Robinson Crusoe

While travelling from Sydney to Manchester this month, I read Daniel Defoe’s Robinson Crusoe. Perhaps it was not the best of choice, what with the protagonist having a long, international journey interrupted by a storm and crashing onto an unknown, tropical island where for over twenty years he eked out a lonely existence. I should not have been surprised by the level and frequency of theology included in a novel from 1719, but I was. Crusoe clearly undergoes a Christian conversion, and shared his faith with Man Friday, the chap he rescues from savage cannibals. Frequently he talks of the providence of God, as puritans and early dissenters were wont to do. Defoe had once been a candidate for Presbyterian ministry, at a time when such clergy were at best politically suspect and at worse subjected to unpleasant discrimination and even persecution. Not only was it a good read, passing the long hours of a wearisome, long-haul flight, but it offered some morsels of spiritual food into the bargain:

“Those people cannot enjoy comfortably what God has given them because they see and covet what He has not given them. All of our discontents for what we want appear to me to spring from want of thankfulness for what we have.”

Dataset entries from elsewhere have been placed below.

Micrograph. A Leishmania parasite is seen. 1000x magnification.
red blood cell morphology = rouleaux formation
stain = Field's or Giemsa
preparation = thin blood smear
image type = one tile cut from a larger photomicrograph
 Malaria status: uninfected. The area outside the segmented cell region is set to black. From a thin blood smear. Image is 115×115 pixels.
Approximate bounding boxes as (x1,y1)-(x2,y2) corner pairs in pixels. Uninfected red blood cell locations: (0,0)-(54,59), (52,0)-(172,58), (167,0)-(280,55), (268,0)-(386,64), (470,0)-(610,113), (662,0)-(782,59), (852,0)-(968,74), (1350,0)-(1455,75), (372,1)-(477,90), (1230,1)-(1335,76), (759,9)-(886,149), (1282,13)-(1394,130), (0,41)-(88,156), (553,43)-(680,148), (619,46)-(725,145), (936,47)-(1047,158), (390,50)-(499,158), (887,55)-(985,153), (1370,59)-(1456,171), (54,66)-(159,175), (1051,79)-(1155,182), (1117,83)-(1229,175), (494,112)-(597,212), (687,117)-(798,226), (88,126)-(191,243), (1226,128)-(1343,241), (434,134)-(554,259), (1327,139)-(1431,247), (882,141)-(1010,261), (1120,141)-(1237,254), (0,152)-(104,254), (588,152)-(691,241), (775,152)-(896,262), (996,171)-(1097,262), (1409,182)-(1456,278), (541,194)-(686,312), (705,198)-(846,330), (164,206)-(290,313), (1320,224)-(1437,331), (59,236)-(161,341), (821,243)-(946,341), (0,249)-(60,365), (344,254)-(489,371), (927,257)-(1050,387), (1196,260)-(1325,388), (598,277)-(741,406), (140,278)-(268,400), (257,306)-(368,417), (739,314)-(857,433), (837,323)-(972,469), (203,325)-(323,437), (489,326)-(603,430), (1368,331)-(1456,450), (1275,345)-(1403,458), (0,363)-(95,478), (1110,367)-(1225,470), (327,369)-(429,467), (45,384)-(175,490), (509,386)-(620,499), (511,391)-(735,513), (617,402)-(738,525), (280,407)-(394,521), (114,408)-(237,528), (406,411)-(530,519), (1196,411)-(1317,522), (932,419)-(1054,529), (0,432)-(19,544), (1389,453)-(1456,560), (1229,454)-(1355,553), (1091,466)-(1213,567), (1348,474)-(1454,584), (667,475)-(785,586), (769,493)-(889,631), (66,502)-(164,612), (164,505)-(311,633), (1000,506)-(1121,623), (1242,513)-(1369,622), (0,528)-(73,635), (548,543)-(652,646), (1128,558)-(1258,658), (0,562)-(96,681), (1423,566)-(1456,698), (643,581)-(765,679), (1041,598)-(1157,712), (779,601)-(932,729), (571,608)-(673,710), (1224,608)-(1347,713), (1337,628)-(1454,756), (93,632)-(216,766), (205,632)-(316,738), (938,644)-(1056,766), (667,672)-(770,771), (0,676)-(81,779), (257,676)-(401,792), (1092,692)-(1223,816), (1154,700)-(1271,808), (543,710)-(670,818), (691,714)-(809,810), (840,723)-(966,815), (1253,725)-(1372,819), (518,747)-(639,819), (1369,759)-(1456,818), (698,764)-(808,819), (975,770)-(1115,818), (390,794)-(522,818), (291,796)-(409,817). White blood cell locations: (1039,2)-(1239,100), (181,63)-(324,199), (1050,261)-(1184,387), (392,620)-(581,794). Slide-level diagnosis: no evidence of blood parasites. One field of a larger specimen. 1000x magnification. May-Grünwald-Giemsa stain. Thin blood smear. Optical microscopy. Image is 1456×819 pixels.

“Redemption from sin is greater then redemption from affliction.”

“How mercifully can our Creator treat His creatures, even in those conditions in which they seemed to be overwhelmed in destruction! How can He sweeten the bitterest providences, and give us cause to praise Him for dungeons and prisons! What a table was here spread for me in a wilderness where I saw nothing at first but to perish for hunger!”

“What is this earth and sea of which I have seen so much? Whence is it produced? And what am I and all the other creatures, wild and tame, humane and brutal? Whence are we? Sure we are all made by some secret power, who formed the earth and sea, the air and sky; and who is that? Then it followed most naturally, It is God that has made it all. Well, but then it came on strangely, if God has made all these things, He guides and governs them all, and all things that concern them; for the power that could make all things must certainly have power to guide and direct them. If so, nothing can happen in the great circuit of His works, either without His knowledge or appointment. And if nothing happens without His knowledge, He knows that I am here, and am in this dreadful condition; and if nothing happens without His appointment, He has appointed all this to befall me."